Operativ hält adidas dennoch am größeren Finanzrahmen fest. Die Umsatzprognose für das laufende Jahr wurde leicht angehoben; erwartet wird nun ein währungsbereinigtes Wachstum von 9 bis 10 %. Bislang hatte das Management laut Bericht nur ein Plus im hohen einstelligen Prozentbereich in Aussicht gestellt – der neue Korridor ist damit eine vorsichtige Aufwärtsbewegung, aber kein radikales Umdenken. Parallel bestätigte adidas die Ergebnisprognose und rechnet für 2026 weiter mit einem Betriebsergebnis von rund 2,3 Mrd. Euro, während Analysten bereits 2,4 Mrd. Euro auf dem Zettel haben. An der Börse wirkt genau diese Lücke oft stärker als die gemeldeten Wachstumsraten: Während Umsätze steigen, bleibt das Gewinnprofil hinter den Erwartungen zurück.
Der Markt honorierte die Zahlen daher nicht in dem Maße, wie es die Umsatzdynamik nahelegen könnte. Vorbörslich sackte die Aktie am Donnerstag auf der Handelsplattform Tradegate um fast 8 % ab. Solche Reaktionen lassen sich in der Regel aus zwei Ebenen erklären: Erstens preisen Anleger häufig die erwarteten Ergebniskennzahlen stärker ein als die reine Umsatzentwicklung. Zweitens verstärkt jeder Hinweis auf steigende Kostenarten – etwa Fracht, Beschaffung und Zölle – die Unsicherheit über die zukünftige Profitabilität, selbst wenn die Nachfrage aktuell robust ist. Hinzu kommt: Das Unternehmen berichtet zwar über solide Bereiche wie Running, doch die Schwäche im Großhandel bleibt als Risiko sichtbar.

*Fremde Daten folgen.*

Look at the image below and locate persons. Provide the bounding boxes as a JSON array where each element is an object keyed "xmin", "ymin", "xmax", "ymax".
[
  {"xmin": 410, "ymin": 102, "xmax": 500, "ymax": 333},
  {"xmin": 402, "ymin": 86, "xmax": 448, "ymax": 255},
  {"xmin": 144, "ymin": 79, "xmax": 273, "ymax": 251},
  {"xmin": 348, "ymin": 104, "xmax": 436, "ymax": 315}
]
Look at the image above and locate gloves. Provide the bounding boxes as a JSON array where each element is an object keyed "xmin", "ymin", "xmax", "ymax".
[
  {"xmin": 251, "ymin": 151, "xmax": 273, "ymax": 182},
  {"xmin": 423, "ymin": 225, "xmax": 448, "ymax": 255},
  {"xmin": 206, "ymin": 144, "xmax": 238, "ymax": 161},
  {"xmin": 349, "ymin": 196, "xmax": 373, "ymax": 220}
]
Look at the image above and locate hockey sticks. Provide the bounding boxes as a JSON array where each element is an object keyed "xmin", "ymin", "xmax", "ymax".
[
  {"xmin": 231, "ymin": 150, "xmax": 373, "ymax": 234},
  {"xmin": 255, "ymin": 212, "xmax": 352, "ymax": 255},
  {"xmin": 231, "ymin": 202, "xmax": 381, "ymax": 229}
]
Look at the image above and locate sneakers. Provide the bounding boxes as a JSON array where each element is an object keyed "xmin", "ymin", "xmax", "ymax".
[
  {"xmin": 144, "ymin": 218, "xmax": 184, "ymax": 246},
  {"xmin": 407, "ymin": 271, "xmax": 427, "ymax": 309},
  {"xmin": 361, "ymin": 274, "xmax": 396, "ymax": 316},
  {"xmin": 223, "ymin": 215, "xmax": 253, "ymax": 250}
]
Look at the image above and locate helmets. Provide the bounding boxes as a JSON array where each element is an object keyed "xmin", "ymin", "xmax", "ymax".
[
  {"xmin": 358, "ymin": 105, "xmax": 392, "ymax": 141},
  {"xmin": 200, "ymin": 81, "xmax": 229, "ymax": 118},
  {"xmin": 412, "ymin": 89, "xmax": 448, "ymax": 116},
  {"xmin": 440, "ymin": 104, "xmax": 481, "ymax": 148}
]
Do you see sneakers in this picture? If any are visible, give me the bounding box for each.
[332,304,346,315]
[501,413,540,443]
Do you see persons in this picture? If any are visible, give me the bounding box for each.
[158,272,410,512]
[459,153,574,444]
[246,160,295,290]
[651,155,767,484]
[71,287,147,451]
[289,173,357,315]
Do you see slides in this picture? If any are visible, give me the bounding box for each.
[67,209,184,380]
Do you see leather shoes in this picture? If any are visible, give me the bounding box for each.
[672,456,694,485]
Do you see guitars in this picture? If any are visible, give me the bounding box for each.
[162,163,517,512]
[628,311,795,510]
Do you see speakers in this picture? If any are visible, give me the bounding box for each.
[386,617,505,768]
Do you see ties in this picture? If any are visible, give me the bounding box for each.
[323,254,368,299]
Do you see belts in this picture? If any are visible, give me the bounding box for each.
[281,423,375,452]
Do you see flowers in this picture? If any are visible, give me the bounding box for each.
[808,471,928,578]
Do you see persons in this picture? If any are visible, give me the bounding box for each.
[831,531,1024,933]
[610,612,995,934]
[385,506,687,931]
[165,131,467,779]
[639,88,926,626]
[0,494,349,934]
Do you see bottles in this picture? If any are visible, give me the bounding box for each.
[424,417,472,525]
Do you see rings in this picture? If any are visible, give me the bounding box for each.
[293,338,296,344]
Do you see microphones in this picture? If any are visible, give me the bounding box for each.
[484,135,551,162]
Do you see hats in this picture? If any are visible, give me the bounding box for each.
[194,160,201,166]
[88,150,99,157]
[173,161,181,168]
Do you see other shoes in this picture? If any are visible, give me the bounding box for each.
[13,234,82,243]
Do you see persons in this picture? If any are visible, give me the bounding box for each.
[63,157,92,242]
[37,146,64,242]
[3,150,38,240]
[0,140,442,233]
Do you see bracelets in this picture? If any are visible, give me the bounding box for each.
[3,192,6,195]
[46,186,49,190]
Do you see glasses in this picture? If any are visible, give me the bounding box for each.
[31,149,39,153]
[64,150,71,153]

Unabhängig von der Quartalslogik bekommt adidas zudem personelle Bewegung im Finanzressort. Der langjährige Finanzvorstand Harm Ohlmeyer verlängert seinen auslaufenden Vertrag nicht, wie das Unternehmen separat mitteilte. Er ist seit fast 30 Jahren bei adidas tätig und seit 2017 Finanzvorstand. Als Nachfolgerin soll Birgit Kretschmer mit Wirkung zum 1. September in den Vorstand berufen werden und das Amt zum Ende des Jahres übernehmen. Dass Kretschmer in den vergangenen sechs Jahren Finanzchefin bei C&A war und damit aus einem Modeumfeld mit ähnlichen Kosten- und Bestandsfragen kommt, dürfte für das Thema Ergebnissteuerung relevant sein: Gerade wenn Marketing und Warenbeschaffung die Kostenentwicklung dominieren, wird Finanzdisziplin im operativen Alltag messbar.
Für Unternehmen und Marktbeobachter ist die adidas-Meldung vor allem ein Lehrstück dafür, wie schnell in Konsumgütermärkten Wachstum und Marge auseinanderlaufen können. Fußball-getriebene Nachfrage liefert Frequenz und Umsatz, doch die Finanzierung dieser Nachfrage läuft über Budgetlinien, die im Ergebnisbericht sofort sichtbar werden. Gleichzeitig zeigen die genannten Kostenblöcke (Fracht, Beschaffung, Zölle) und die unvollständige Rückerstattung, dass externe Faktoren nicht nur Umsatz, sondern auch Ergebnisqualität und Planbarkeit beeinflussen. Ob adidas den neuen Umsatzkorridor stabil in höhere Ergebniskennzahlen übersetzen kann, hängt damit weniger von der reinen Absatzstärke ab als von der Fähigkeit, Marketing- und Kostenkurven im Jahresverlauf enger zu synchronisieren.